** Opening Reading passage block **
Skip to main content

Re: self love

Kristin Neff

has a good website re Self Compassion

I really could not make positive affirmations for many years .. had to wrestle with myself a lot .. and mainly it was the buddhist metta meditation ... loving kindness towards all beings

that has been the most helpful .. I could radiate it out .. but still learning how to "forgive" and "love" myself .. without seeming immature but genuine and not narcissistic.

I have been thinking about you @BlueBay ... thinking of all the medical receptionists I have known and it helps me having met you .. to feel more comfortable with them .. I no longer feel poles apart... we all have so many different roles we fulfill .. it is a complicated society .. we need to give ourselves credit for that.

Former-Member
Not applicable

Re: self love

hello @BlueBay @Appleblossom @utopia @Zoe7 @Former-Member

This is a very interesting topic.

Those of us who suffer low self-esteem, lack in self love and self compassion feel as though we are different, set apart to others whom in our eyes have it all.

Finding these forums, has confirmed to me that I am not alone, we are not alone, in fact we are in the majority and there are more who dont have a mental illness who have this lack of...................

I have always been extremely good at comforting, reassuring, confidence building towards others. It is something that is inherent in me from since being a little girl. Something that always made me feel different to everyone else.

I have read many books on the subject, had confidence in my work, great people skills, social butterfly on the outer.

I had a period of time where I felt good within myself. I had had years of psychoanalysis and realised one day that i liked myself. It was just there.

Then life circumstances, one after the other and so on and so on. horrible stuff self esteem disappeared, found myself after a series of incidents deep in depression with ptsd and then major anxiety. Then son finally diagnosis situation discussed elsewhere. Have since had twin and mother drama now resolved.

when i joined here i reached out to others and was all over the place. responses were as chaotic as my mind was. I wanted to help every person whose post i read. i felt some of their pain.

Then I started finding posts that i had written accidentally. I didnt remember writing them. I read them and read how I was encouraging others. How I was reassuring others. Telling others how much they mattered, they were valued, loved, so very important and how I was touched by them.
** Closing Reading passage block **
Your tasks
1. From the forum posts on self love, copy word for word the passage that begins at the words "that has been" and stops after the words "very interesting topic.".
2. Answer these about the forum posts on self love:
(a) Whose website on self compassion is mentioned?
(b) Which practice does the first post call the most helpful?
(c) After years of what did the second writer realize one day that she liked herself?
The items have no part in this work.
** Opening Records shown block **
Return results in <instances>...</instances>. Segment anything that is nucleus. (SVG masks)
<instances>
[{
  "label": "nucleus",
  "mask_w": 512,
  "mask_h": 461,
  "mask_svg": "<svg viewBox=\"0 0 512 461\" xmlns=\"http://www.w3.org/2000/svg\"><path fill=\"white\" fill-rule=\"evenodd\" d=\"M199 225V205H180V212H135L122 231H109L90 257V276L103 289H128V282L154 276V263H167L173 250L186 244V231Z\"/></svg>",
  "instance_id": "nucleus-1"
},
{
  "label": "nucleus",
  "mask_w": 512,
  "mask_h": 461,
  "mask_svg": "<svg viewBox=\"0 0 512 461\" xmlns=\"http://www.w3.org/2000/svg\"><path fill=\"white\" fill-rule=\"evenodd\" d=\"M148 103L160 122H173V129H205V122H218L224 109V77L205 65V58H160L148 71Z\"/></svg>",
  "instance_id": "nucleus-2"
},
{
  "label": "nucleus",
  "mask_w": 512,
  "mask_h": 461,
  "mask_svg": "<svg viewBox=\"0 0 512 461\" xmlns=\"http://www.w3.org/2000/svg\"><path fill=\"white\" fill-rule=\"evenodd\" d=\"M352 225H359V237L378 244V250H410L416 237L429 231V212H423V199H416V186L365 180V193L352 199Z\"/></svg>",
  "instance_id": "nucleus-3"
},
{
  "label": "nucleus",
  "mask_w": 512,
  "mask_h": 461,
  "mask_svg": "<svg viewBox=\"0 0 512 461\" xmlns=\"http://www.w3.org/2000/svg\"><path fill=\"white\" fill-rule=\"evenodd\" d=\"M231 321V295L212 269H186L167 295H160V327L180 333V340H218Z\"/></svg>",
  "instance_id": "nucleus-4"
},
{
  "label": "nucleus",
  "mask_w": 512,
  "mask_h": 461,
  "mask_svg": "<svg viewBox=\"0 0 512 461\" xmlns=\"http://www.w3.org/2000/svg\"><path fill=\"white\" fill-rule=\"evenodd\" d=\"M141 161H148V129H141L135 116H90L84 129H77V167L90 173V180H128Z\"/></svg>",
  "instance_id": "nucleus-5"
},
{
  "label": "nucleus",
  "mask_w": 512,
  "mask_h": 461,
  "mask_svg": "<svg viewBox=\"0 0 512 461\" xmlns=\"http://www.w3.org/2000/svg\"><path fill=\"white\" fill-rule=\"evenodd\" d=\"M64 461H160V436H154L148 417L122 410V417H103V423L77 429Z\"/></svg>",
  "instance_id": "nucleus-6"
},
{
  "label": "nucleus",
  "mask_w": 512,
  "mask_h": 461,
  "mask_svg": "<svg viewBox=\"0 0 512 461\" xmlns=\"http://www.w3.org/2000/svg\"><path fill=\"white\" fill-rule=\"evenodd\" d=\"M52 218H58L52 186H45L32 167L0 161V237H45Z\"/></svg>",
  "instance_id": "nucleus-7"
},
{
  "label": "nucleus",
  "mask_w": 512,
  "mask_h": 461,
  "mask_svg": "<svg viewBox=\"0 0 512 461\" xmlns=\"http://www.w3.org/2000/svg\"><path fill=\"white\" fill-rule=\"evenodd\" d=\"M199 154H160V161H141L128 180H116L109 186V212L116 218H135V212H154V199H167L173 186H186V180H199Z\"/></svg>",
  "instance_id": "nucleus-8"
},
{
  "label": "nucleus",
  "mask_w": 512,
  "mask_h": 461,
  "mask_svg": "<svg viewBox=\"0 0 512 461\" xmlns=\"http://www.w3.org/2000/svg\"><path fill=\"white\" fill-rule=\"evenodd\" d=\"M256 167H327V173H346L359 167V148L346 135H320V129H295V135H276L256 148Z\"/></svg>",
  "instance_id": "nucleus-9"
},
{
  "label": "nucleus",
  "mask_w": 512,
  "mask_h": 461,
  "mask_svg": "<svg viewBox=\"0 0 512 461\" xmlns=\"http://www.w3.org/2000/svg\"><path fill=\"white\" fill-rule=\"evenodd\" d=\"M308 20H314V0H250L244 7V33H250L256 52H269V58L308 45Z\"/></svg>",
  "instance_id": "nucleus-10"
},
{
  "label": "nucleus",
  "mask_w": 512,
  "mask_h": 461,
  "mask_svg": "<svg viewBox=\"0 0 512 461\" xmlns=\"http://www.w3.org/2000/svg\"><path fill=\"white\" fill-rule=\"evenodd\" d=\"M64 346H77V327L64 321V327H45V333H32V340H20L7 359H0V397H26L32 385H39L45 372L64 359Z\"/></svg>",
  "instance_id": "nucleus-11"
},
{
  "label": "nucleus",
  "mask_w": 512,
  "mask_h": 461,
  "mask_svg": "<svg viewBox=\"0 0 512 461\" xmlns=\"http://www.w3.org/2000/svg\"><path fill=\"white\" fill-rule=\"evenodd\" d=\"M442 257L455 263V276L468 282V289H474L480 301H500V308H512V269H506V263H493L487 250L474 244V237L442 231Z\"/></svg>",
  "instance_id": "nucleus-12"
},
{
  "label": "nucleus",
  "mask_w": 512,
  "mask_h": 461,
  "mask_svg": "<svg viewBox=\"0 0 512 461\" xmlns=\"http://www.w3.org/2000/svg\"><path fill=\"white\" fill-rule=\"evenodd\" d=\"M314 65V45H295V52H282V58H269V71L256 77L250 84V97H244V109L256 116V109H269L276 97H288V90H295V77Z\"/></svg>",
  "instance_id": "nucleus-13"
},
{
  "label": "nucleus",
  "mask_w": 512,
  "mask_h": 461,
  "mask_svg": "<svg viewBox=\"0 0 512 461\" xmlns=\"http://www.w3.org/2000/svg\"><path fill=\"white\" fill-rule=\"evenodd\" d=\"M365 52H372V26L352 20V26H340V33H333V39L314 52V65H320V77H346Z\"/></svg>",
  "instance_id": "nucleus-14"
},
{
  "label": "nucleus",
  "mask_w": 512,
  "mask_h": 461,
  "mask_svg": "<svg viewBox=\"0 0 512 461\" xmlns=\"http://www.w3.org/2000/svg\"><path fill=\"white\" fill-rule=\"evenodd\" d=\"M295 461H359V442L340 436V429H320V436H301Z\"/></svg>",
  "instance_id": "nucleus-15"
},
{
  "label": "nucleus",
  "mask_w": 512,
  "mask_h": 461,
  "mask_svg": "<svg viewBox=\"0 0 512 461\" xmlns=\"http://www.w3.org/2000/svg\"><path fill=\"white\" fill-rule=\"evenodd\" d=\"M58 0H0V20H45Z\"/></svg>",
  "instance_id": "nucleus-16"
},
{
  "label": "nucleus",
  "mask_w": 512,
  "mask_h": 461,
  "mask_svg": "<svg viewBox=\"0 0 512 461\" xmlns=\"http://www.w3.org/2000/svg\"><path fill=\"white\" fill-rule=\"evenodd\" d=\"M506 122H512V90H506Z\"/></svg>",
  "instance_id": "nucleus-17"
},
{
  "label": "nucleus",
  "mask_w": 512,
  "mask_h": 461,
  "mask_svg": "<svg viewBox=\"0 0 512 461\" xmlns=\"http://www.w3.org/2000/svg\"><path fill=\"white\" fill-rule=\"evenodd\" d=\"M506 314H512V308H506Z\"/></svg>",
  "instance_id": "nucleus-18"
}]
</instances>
** Closing Records shown block **
Exercise solutions
1.
that has been the most helpful .. I could radiate it out .. but still learning how to "forgive" and "love" myself .. without seeming immature but genuine and not narcissistic.

I have been thinking about you @BlueBay ... thinking of all the medical receptionists I have known and it helps me having met you .. to feel more comfortable with them .. I no longer feel poles apart... we all have so many different roles we fulfill .. it is a complicated society .. we need to give ourselves credit for that.

Former-Member
Not applicable

Re: self love

hello @BlueBay @Appleblossom @utopia @Zoe7 @Former-Member

This is a very interesting topic.

2.
(a) Kristin Neff's
(b) Buddhist metta meditation, loving kindness towards all beings
(c) Psychoanalysis